Hidup Ayu tidak selalu sempurna dan ia selalu kurang. Tapi, kekurangan itu tidak selalu menjadikan Ayu merasa kecil, yang ia lakukan hanya berusaha. Itulah kenapa setelah lulus dan bekerja di daycare milik ayah Yaya, Ayu menyarankan untuk membuka sekolah Rumah Pohon untuk anak-anak jalanan yang kurang beruntung. Ayu tidak ingin kekurangannya membawa Ayu sebagai orang yang kecil hati dan menyerah dengan keadaan.

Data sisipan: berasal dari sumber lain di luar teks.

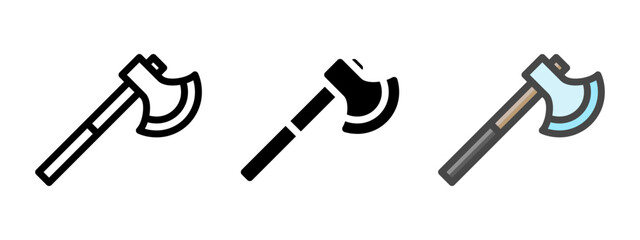 Multipurpose axe vector icon in outline, glyph, filled outline style. Three icon style variants in one pack.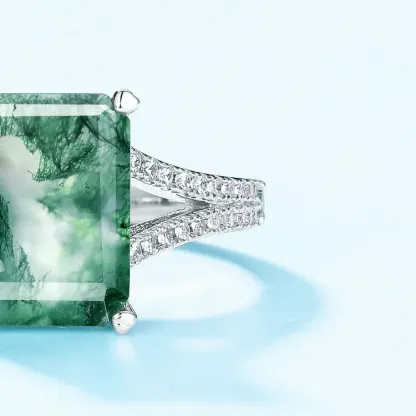 JewelyKing S925 Sterling Silver Emerald Cut Moss Agate Engagement Ring  JKRS0206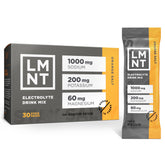 LMNT empaque frontal naranja mostrando 30 sobres y beneficios de hidratación
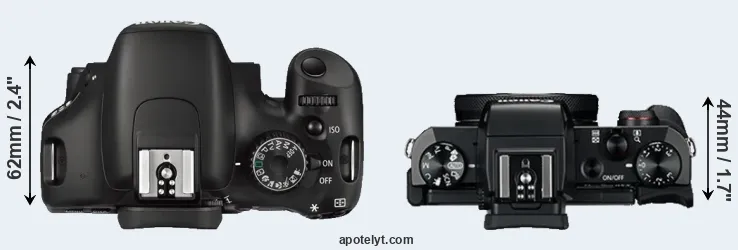Compare 550D versus G5X top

Yaya dan Dhiska setuju dengan ide Ayu, awal mula mereka hanya mengajar dengan biaya pribadi. Lalu, ayah Yaya menjadi donatur pertama. Dan seiring berjalannya waktu, mereka mulai merambah membuka donasi secara terbuka. Bahkan tidak sedikit orangtua murid yang menyumbangkan harta mereka, berupa duit ataupun barang-barang yang bisa dipakai.

Dari mengajar biasa, sekarang biaya yang terkumpul bisa menyekolahkan anak-anak jalanan dan anak pemulung yang tidak beruntung.

Ayu teringat kata bunda, "Kalau gak ada orang baik di dunia ini, kenapa bukan kakak aja yang jadi orang baik?"

Menurut Ayu, ia selalu merasa baik ketika melihat anak-anak asuhnya ceria ketika belajar dan menceritakan pengalaman mereka di sekolah.

Kemiskinan itu jahat menurut Ayu. Bohong jika kemiskinan menghalangi pendidikan. Bahwa nyatanya memang iya. Sehebat apapun program pemerintah untuk membantu pendidikan anak miskin di Indonesia, pasti ada saja celah bagi anak-anak yang kurang mampu untuk mereka merasa tidak pantas ada di sekolah. Dan Ayu tidak ingin mereka merasa demikian. Orangtua mereka terbatas masalah pengetahuan karena pendidikan terakhir mereka bahkan SD saja tidak lulus. Di sini siapa lagi jika bukan Ayu dan teman-temannya yang bergerak. Ayah dan Bunda menyekolahkan Ayu sampai sarjana bukan hanya untuk diam duduk di kursi kantor saja. Ada hal yang harus Ayu bantu di luar sana.